Un matin de bonne heure, je fus comme réveillé par la prière. Je commençais à dire mes oraisons du matin, mais ma langue s’y embarrassait et je n’avais d’autre désir que de réciter la prière de Jésus. Dès que je m’y fus mis, je devins tout heureux, mes lèvres remuaient d’elles mêmes et sans effort. Je passai toute la journée dans la joie. J’étais comme retranché de tout et me sentais dans un autre monde : Je terminai sans difficulté mes douze mille oraisons avant la fin du jour. J’aurais beaucoup voulu continuer, mais je n’osais dépasser le chiffre indiqué par le starets.
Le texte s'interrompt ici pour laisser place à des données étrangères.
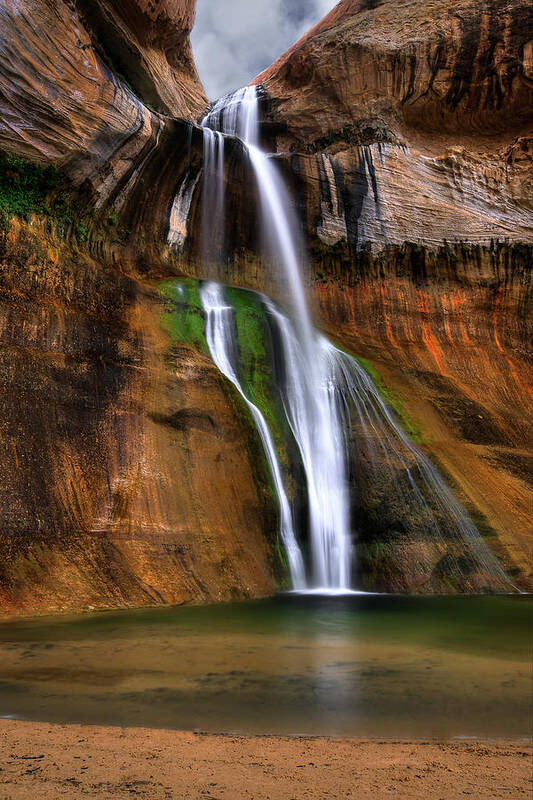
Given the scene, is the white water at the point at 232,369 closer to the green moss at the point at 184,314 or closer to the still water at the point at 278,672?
the green moss at the point at 184,314

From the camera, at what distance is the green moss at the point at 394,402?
485 inches

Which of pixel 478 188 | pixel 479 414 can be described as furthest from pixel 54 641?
pixel 478 188

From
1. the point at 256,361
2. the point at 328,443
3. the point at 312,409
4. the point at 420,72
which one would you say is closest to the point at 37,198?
the point at 256,361

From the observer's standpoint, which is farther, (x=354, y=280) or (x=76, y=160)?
(x=354, y=280)

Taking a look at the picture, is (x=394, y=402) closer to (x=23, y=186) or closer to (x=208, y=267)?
(x=208, y=267)

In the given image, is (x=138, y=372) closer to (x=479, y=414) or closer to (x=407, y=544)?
(x=407, y=544)

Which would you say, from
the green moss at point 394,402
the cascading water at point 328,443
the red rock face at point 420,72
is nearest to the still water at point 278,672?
the cascading water at point 328,443

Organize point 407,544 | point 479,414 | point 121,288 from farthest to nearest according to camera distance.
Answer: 1. point 479,414
2. point 121,288
3. point 407,544

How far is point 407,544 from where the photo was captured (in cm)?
1036

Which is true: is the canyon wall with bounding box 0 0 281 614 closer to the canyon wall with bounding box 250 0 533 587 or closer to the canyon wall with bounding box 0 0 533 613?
the canyon wall with bounding box 0 0 533 613

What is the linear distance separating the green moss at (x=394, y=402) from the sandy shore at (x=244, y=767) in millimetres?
9278

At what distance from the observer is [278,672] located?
4777mm

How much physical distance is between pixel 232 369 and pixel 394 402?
3612 millimetres

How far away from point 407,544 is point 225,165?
12.0 meters
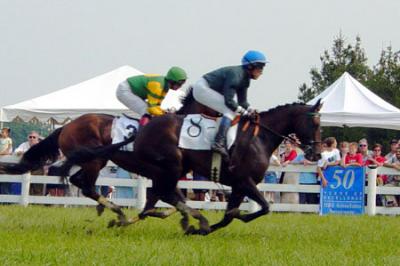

Les jours suivants, je continuai à invoquer le nom de Jésus-Christ avec facilité et sans jamais me lasser.
J’allai voir le starets et lui racontai tout cela en détail.
Lorsque j’eus fini, il me dit :
— Dieu t’a donné le désir de prier et la possibilité de le faire sans peine. C’est là un effet naturel, produit par l’exercice et l’application constante, de même qu’une machine dont on lance peu à peu le volant continue ensuite à tourner d’elle-même ; mais, pour qu’elle reste en mouvement, il faut la graisser et lui donner parfois un nouvel élan. Tu vois maintenant de quelles facultés merveilleuses le Dieu ami des hommes a doué notre nature sensible elle-même; et tu as connu les sensations extraordinaires qui peuvent naître même dans l’âme pécheresse, dans la nature impure que n’illumine pas encore la grâce. Mais quel degré de perfection, de joie et de ravissement n’atteint pas l’homme lorsque le Seigneur veut bien lui révéler la prière spirituelle spontanée et purifier son âme des passions ! C’est un état inexprimable
et la révélation de ce mystère est un avant-goût de la douceur céleste. C’est le don que reçoivent ceux qui cherchent le Seigneur dans la simplicité d’un coeur débordant d’amour !
Désormais, je te permets de réciter autant d’oraisons que tu le veux, essaie de consacrer tout le temps de la veille à la prière et invoque le nom de Jésus sans plus compter, t’en remettant humblement à la volonté de Dieu, et espérant en Son secours ; Il ne t’abandonnera pas et dirigera ta route.